Tetrameric and octameric lactate dehydrogenase from the hyperthermophilic bacterium Thermotoga maritima. Structure and stability of the two active forms.

Lactate dehydrogenase from the hyperthermophilic bacterium Thermotoga maritima has been functionally expressed in Escherichia coli. As shown by gel-permeation chromatography, dynamic light scattering, and ultracentrifugation, the recombinant protein forms homotetrameric and homooctameric assemblies with identical spectral properties and a common subunit molecular mass (35 kDa). Dynamic light scattering and sedimentation equilibrium experiments proved that both species are monodisperse, thus excluding their interconversion in the given ranges of concentration (0.02-50 mg/ml) and temperature (20-80 degrees C). Rechromatography confirms this finding: the octamer does not dissociate at low enzyme concentrations, nor do tetramers dimerize at the given upper limit of concentration. Renaturation of pure tetramers or octamers after preceding guanidine denaturation leads to redistribution of the two species; increased temperature favors octamer formation.

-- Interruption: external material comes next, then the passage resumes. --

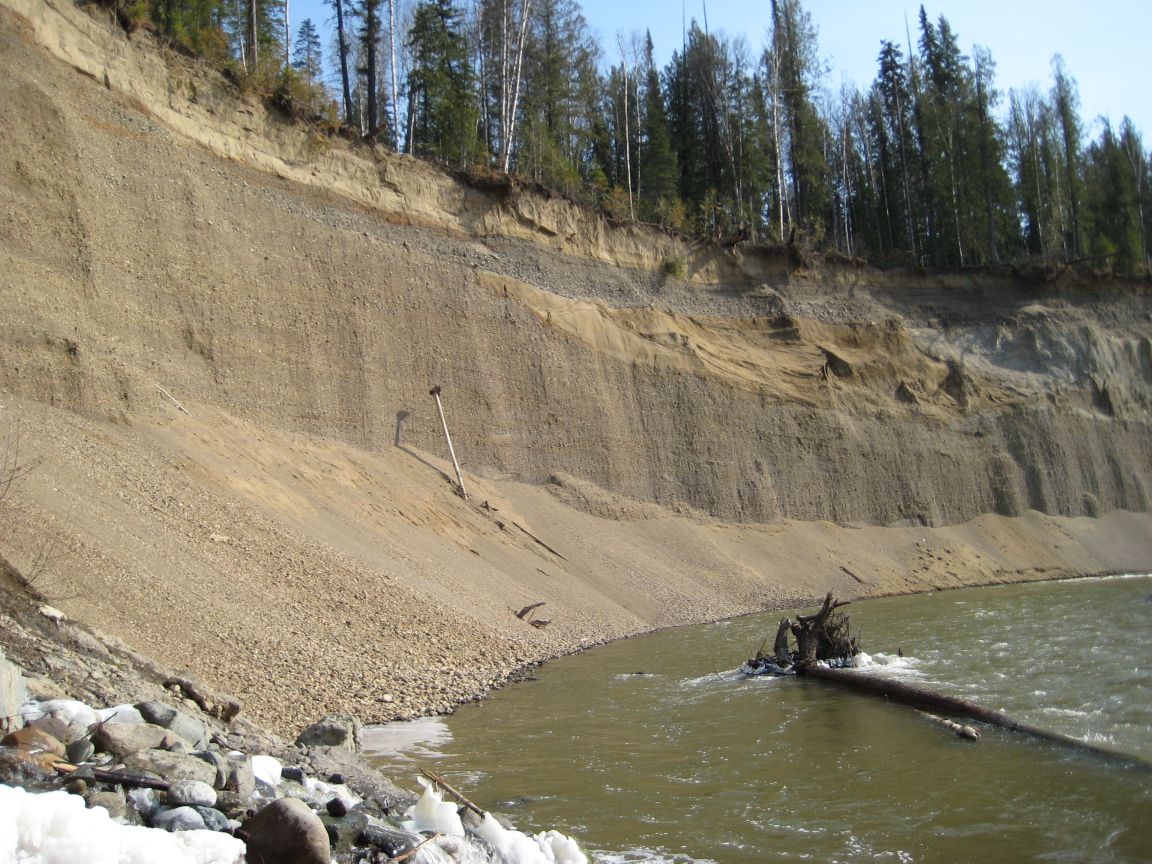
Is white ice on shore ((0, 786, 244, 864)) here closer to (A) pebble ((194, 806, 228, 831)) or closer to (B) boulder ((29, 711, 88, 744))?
(A) pebble ((194, 806, 228, 831))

Thermal analysis and denaturation by chaotropic agents do not allow the free energies of stabilization of the two forms to be quantified, because heat coagulation and kinetic partitioning between reconstitution and aggregation causes irreversible side reactions. Guanidine denaturation of the octamer leads to a highly cooperative dissociation to tetramers which subsequently dissociate and unfold to yield metastable dimers and, finally, fully unfolded monomers. Evidently, there is no tight coupling of the two tetramers within the stable octameric quaternary structure. Electron microscopy clearly corroborates this conclusion: image processing shows that the dumb-bell-shaped octamer is made up of two tetramers connected via surface contacts without significant changes in the dimensions of the constituent parts.